Canadian boards tackling environmental issues, poll finds

Aug 24, 2017
Attendees at GPC conference say climate change and related challenges on the agenda

More than half of Canadian boards are addressing environmental issues – and are facing pressure to do so, according to new informal polling.

Two thirds of attendees at the Governance Professionals of Canada (GPC) annual conference this week said in an interactive survey that either climate change or other sustainability issues will be on their board’s agenda this year. Meanwhile, a majority said investors are engaging with their board on sustainability issues either regularly (13 percent) or occasionally (40 percent). Fifty-eight percent of respondents said sustainability is part of their company’s business model, and a further 21 percent said it isn’t yet but that the firm is discussing whether to take that step.

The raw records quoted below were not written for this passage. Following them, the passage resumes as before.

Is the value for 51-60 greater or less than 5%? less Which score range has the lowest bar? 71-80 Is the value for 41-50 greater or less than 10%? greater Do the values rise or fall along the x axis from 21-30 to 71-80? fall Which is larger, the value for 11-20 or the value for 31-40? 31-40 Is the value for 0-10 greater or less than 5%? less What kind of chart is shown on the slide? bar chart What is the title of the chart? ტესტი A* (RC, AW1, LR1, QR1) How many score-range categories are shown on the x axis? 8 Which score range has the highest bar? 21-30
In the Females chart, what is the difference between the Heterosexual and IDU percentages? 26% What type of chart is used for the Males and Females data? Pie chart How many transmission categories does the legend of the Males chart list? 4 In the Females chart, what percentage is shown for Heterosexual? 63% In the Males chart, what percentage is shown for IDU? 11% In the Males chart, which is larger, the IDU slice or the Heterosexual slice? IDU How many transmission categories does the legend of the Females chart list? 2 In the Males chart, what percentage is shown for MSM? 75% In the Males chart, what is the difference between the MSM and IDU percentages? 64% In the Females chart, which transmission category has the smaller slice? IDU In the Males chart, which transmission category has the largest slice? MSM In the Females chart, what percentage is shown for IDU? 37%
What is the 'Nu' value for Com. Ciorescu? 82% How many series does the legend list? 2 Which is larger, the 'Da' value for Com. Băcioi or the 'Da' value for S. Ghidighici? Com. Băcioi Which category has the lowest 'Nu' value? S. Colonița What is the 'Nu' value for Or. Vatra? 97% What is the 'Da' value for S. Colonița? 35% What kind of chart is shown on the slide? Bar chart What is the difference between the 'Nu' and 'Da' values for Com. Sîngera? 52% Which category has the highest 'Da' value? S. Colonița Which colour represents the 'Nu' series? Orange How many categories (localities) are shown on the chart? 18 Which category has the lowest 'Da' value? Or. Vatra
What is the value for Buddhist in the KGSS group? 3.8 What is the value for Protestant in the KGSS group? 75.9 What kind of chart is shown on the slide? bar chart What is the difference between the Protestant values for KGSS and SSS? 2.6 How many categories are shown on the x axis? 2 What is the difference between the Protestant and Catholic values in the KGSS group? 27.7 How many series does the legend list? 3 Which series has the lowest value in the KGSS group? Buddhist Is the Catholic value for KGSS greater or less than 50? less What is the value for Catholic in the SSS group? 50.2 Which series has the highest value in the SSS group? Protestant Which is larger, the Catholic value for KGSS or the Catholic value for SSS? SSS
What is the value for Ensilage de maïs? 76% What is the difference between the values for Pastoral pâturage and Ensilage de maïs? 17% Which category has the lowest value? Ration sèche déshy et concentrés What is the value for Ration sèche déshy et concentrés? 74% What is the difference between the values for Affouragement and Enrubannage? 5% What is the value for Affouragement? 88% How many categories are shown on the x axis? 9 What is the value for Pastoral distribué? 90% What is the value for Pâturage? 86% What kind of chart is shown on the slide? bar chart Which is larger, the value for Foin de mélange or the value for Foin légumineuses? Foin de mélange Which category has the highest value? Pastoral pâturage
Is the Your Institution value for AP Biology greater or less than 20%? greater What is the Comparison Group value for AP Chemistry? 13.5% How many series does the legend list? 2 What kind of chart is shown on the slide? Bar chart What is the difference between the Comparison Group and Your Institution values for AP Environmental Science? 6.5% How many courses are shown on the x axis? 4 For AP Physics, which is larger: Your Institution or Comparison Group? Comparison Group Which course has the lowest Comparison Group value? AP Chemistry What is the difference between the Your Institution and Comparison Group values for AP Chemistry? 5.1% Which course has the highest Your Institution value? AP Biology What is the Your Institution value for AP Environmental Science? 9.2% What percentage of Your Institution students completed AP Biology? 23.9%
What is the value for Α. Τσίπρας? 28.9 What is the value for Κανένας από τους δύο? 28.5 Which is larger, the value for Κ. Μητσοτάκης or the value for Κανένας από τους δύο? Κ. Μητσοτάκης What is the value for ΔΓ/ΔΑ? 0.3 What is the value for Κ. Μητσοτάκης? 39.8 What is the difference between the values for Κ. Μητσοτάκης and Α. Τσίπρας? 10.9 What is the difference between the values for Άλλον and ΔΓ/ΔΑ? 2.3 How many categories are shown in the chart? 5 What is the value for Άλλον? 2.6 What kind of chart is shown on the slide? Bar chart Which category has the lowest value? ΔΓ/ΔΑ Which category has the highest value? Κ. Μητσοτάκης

The findings come shortly after a proxy season that saw a heightened focus on ESG issues by major institutional investors, and a number of high-profile votes where shareholders went against board wishes to back proposals seeking greater disclosure on how companies will deal with the risks – and opportunities – of climate change.

Speaking at the session where the polling took place, Global Compact Network Canada president Helle Bank Jørgensen pointed to recent flooding and fire hazards and told attendees that companies need to think about the full range of potential risks they face from climate change. Those may include problems with their supply chain that could affect their ability to deliver services and products, or challenges facing employees trying to get to work, she noted. If a company isn’t reporting about these matters, it will face questions about what it is doing, she added.

Fellow panelist Edward Waitzer, partner with Stikeman Elliott, described the present as a time of ‘thin political markets’, when governments are poorly equipped to tackle long-term issues due to the short-term cycles of political systems. This creates a tension with the public’s expectations and leads to an increasingly important role for the courts and the private sector – including boards carrying out their fiduciary duty, he said.